—Voilà un beau chèvrefeuille, dit-il en passant.

La marquise étendit le bras, cassa une petite branche en fleur et la lui offrit gracieusement.

—Tenez, dit-elle, prenez cela, et dites-moi si c'est vraiment moi dont vous avez cherché la ressemblance, ou si, en en peignant une autre, vous l'avez trouvée par hasard.
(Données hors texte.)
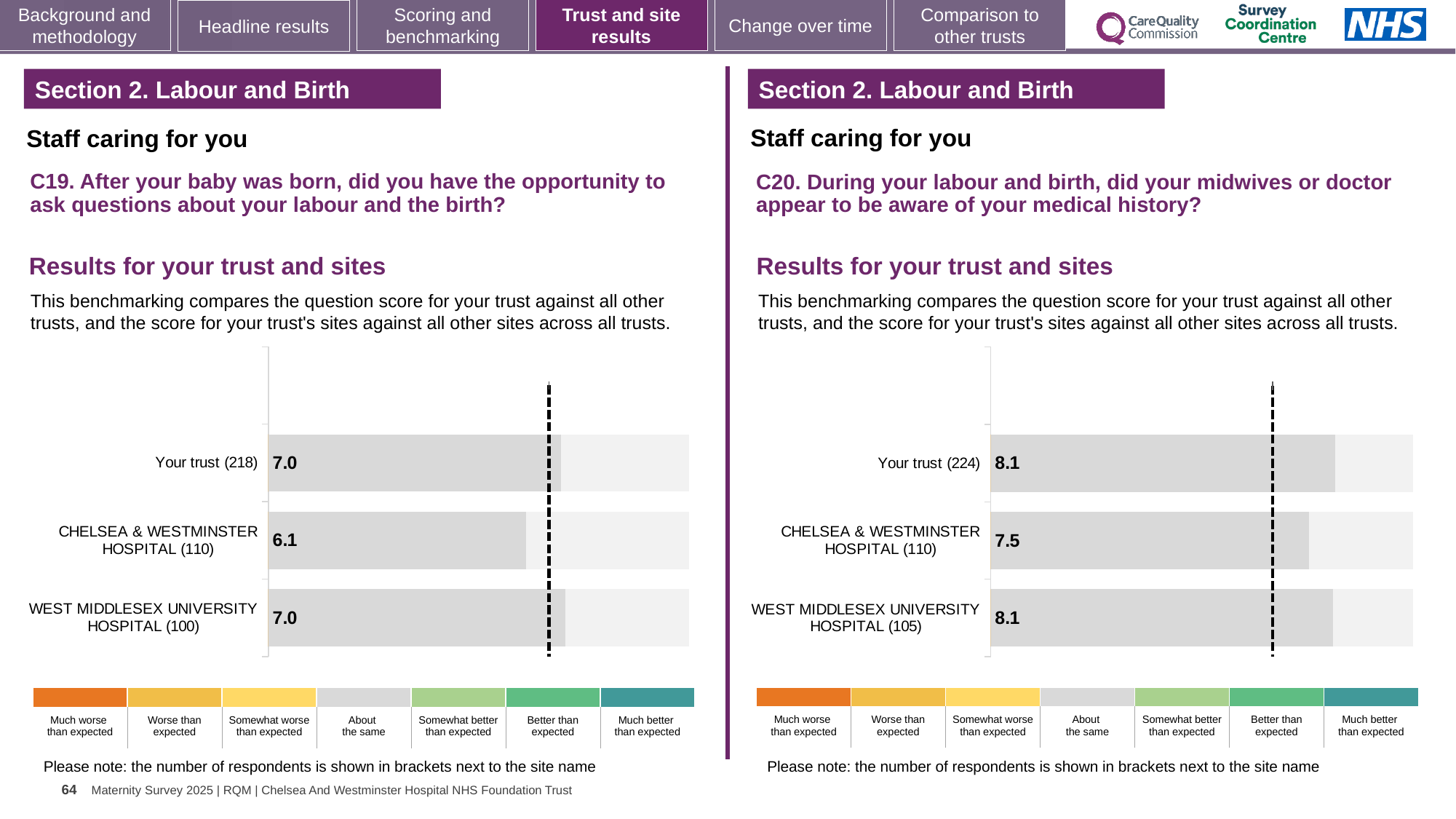
In the C20 chart on the right, which site or trust has the lowest score? CHELSEA & WESTMINSTER HOSPITAL (110) In the C19 chart on the left, what is the difference between the score for WEST MIDDLESEX UNIVERSITY HOSPITAL (100) and CHELSEA & WESTMINSTER HOSPITAL (110)? 0.9 What type of chart is used for the C19 results on the left? Bar chart In the C19 chart on the left, what is the score for CHELSEA & WESTMINSTER HOSPITAL (110)? 6.1 In the C20 chart on the right, which has the larger score: Your trust (224) or CHELSEA & WESTMINSTER HOSPITAL (110)? Your trust (224) In the C20 chart on the right, what is the difference between the score for Your trust (224) and CHELSEA & WESTMINSTER HOSPITAL (110)? 0.6 In the C19 chart on the left, how many bars are plotted? 3 In the C20 chart on the right, what is the score for Your trust (224)? 8.1 In the C20 chart on the right, what is the score for CHELSEA & WESTMINSTER HOSPITAL (110)? 7.5 In the C20 chart on the right, what is the score for WEST MIDDLESEX UNIVERSITY HOSPITAL (105)? 8.1 In the C19 chart on the left, which site or trust has the lowest score? CHELSEA & WESTMINSTER HOSPITAL (110) In the C19 chart on the left, what is the score for Your trust (218)? 7.0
Par un petit mouvement de fatuité, Valentin, au lieu de prendre la branche, présenta en riant à la marquise la boutonnière de son habit, afin qu'elle y mît le bouquet elle-même; pendant qu'elle s'y prêtait de bonne grâce, mais non sans quelque peine, il était debout, et regardait le pavillon dont je vous ai parlé, et dont une persienne était entr'ouverte. Vous vous souvenez que madame de Parnes passait pour n'y jamais aller. Elle affectait même quelque mépris pour ce boudoir galant et recherché, qu'elle trouvait de mauvaise compagnie. Valentin crut voir cependant que les fauteuils dorés et les tentures brillantes ne souffraient pas de la poussière. Au milieu de ces meubles à forme grecque, superbes et incommodes comme tout ce qui vient de l'empire, certaine chaise longue évidemment moderne lui parut se détacher dans l'ombre. Le cœur lui battit, je ne sais pourquoi, en songeant que la belle marquise se servait quelquefois de son pavillon; car pourquoi ce fauteuil eût-il été là, sinon pour aller s'y asseoir? Valentin saisit une des blanches mains occupées à le décorer, et la porta doucement à ses lèvres; ce qu'en pensa la marquise, je n'en sais rien. Valentin regardait la chaise longue; madame de Parnes regardait le dessin de Valentin; elle ne retirait pas sa main, et il la tenait entre les siennes. Un domestique parut sur le perron; une visite arrivait. Valentin lâcha la main de la marquise, et (chose assez singulière) elle ferma brusquement la persienne.

La visite entrée, Valentin fut un peu embarrassé; car il vit que la marquise cachait son esquisse, comme par mégarde, en jetant son mouchoir dessus. Ce n'était pas là son compte: il prit le parti le plus court, il souleva le mouchoir et s'empara du papier; madame de Parnes fit un léger signe d'étonnement.

—Je veux y retoucher, lui dit-il tout haut; permettez-moi d'emporter cela.

Elle n'insista pas, et il s'en fut avec.

Il trouva madame Delaunay qui faisait de la tapisserie, sa mère était assise près d'elle. La pauvre femme, pour tout jardin, avait quelques fleurs sur sa croisée. Son costume, toujours le même, était de couleur sombre, car elle n'avait pas de robe du matin; tout superflu est signe de richesse. Une velléité de fausse élégance lui faisait porter cependant des boucles d'oreille de mauvais goût et une chaîne de chrysocale. Ajoutez à cela des cheveux en désordre et l'apparence d'une fatigue habituelle; vous conviendrez que le premier coup d'œil ne lui rendait pas en ce moment la comparaison favorable.

Valentin n'osa pas, en présence de la mère, montrer le dessin qu'il apportait. Mais lorsque trois heures sonnèrent, la vieille dame, qui n'avait pas de servante, sortit pour préparer son dîner. C'était l'instant qu'attendait le jeune homme. Il tira donc de nouveau son portrait, et tenta sa seconde épreuve. La veuve n'avait pas grande finesse, elle ne se reconnut pas, et Valentin, un peu confus, se vit obligé de lui expliquer que c'était elle qu'il avait voulu faire. Elle en parut d'abord étonnée, puis enchantée, et, croyant simplement que c'était un cadeau que Valentin lui offrait, elle alla décrocher un petit cadre en bois blanc à la cheminée, en ôta un affreux portrait de Napoléon qui y jaunissait depuis 1810, et se disposa à y mettre le sien.

Valentin commença par la laisser faire; il ne pouvait se résoudre à gâter ce mouvement de joie naïve. Cependant l'idée que madame de Parnes lui redemanderait sans doute son dessin le chagrinait visiblement; madame Delaunay, qui s'en aperçut, crut avoir commis une indiscrétion; elle s'arrêta embarrassée, tenant son cadre et ne sachant qu'en faire. Valentin, qui, de son côté, sentait qu'il avait fait une sottise en montrant ce portrait qu'il ne voulait pas donner, cherchait en vain à sortir d'embarras. Après quelques instants de gêne et d'hésitation, le cadre et le papier restèrent sur la table, à côté du Napoléon détrôné, et madame Delaunay reprit son ouvrage.